The vote was 12-0, with zero Democrats present. Democrats on the committee boycotted the committee vote on Barrett and instead filled their seats in the committee with life-sized posters of people who could be hurt if the Affordable Care Act were to be repealed. Democrats have been saying if Barrett is confirmed, she will be the one to give the deciding vote on repealing the Affordable Care Act.

Images of people who have been helped by the Affordable Care Act (ACA) occupy the seats of Democratic senators boycotting a Senate Judiciary Committee meeting on the nomination of Judge Amy Coney Barrett to be an associate justice of the U.S. Supreme Court on October 22, 2020 on Capitol Hill in Washington, DC. (Photo by Caroline Brehman – Pool/Getty Images)

In early October, Senate Minority Leader Chuck Schumer said Democrats will not “supply quorum” for votes in the Senate as a way to try and block the confirmation of Barrett before the election. (RELATED: Schumer Says Democrats Will Try To Block Barrett Confirmation By Not Giving Republicans Quorum)

A quorum is the minimum number of members present either in a committee or the entire Senate to hold votes, Fox News reported.

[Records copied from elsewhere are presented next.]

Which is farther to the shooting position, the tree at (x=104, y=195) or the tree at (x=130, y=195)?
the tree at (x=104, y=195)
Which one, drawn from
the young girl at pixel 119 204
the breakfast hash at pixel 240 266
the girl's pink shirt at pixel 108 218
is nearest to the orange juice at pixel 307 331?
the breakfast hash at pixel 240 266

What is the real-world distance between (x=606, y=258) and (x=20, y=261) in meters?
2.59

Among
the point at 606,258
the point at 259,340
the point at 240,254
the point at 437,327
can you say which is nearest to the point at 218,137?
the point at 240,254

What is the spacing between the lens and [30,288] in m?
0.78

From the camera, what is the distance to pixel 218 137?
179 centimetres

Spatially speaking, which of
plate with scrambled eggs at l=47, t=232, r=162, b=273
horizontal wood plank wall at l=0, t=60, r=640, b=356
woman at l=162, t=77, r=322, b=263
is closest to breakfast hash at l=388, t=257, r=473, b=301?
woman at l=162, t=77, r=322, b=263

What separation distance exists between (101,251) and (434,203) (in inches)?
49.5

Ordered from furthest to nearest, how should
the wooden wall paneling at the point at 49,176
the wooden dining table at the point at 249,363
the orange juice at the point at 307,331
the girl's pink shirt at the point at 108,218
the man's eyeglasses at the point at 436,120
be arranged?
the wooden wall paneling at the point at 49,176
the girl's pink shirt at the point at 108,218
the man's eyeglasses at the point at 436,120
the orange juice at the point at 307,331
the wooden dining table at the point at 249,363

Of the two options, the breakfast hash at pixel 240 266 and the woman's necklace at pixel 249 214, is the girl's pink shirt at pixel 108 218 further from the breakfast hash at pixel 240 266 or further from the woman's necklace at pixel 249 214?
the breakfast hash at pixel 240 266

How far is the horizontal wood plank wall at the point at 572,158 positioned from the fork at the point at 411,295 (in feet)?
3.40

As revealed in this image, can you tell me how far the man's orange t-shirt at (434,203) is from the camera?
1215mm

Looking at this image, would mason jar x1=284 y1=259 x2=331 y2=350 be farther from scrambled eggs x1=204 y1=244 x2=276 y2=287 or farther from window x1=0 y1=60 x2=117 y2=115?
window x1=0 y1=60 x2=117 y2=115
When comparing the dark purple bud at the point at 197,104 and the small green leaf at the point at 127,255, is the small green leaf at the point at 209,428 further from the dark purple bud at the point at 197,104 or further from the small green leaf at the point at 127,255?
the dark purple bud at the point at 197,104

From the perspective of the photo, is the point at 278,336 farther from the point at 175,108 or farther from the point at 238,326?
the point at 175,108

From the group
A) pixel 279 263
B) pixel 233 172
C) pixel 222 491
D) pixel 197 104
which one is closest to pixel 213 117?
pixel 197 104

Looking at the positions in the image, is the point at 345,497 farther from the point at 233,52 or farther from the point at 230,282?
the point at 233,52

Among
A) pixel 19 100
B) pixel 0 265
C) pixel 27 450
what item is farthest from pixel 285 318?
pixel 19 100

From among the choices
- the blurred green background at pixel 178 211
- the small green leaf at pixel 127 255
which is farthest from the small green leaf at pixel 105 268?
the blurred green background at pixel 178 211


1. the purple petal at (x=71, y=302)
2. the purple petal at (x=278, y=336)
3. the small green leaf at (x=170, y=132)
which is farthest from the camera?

The quorum in the Senate is 51 members.

“We will talk about when the actual vote occurs in committee and on the floor. Democrats will not supply the quorum,” Schumer said during the press conference. “Period.” (RELATED: Senate Will Vote To Confirm Amy Coney Barrett October 26, Announces Senate Majority Leader McConnell)

During that press conference, Schumer slammed Republicans for pushing Barrett’s confirmation forward, saying Senate Democrats will do everything they can to prevent Barrett from being confirmed.

Senate Majority Leader Mitch McConnell announced Tuesday that the Senate would vote Oct. 26 to confirm Barrett.